World of Wild West was running that time and I started to develop a delusion that I'm in simulation, that world around me is fake, that it's all a surreal joke. But it was only a beginning to me.
Eventually I was denied access to an office, my email and company accounts were cut, but I was never officially fired, jsut cancelled. I acted all the time, never gave a single clue that my mental state is cracked. My questions regarding business future, relations with investors and future of products were ignored. Thou I did continue to put on some code up until denial to entry.
So after 3 shocking strikes in a row: break-up, aggressive acquihire and firing a was left alone with little funds, so I switched to crypto to make a living. Symptoms were increasing in intensity, a heard faint voices when I was trying to fall asleep, sometime I would wake up and my head is occupied with seemings conflicting ideas about why on earth it has happened.

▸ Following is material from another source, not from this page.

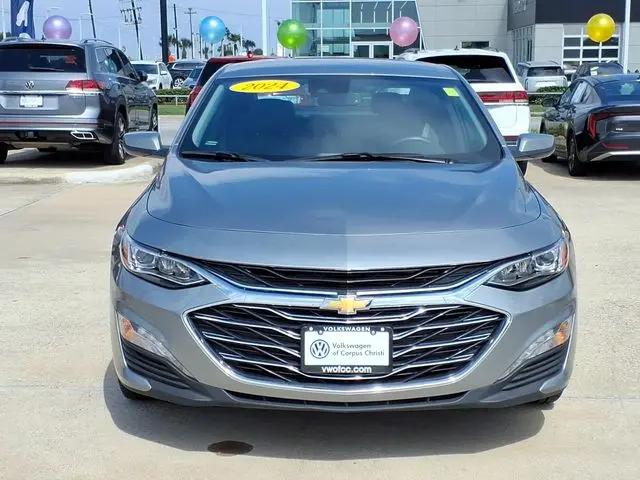 2024 Chevrolet Malibu FWD 2LT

I understood that delusions were trying to integrate with reality, but nonetheless with all my power to rationally think of things I started to develop double-thinking patterns. A full blown schizophrenia.
I made some money to continue living, but people on street were still commenting me, peers I met were hearing my thoughts. My parents weren't really my parents -- I felt like IRL deepfake actors. I still pushed through ignoring these delusions. By that time I wasn't smoking, drinking or taking any drugs. I understood that there's something fundamentally wrong about me, my world or probably my simulation meta-theory is way deeper than I previously though. I just acted and ignored these effects.
Around 2015 AI winter ended and I got my hands dirty with it (I am still involved). My found justification for some of my delusions, that probably I'm living within a VR-esque world with super-advanced AI. I could only act publicly, because these delusions made any interpersonal interact...
>Are there other misguided people like me?
Strictly considering logical progression, looks like you would have recognizable preparation for modern politics next.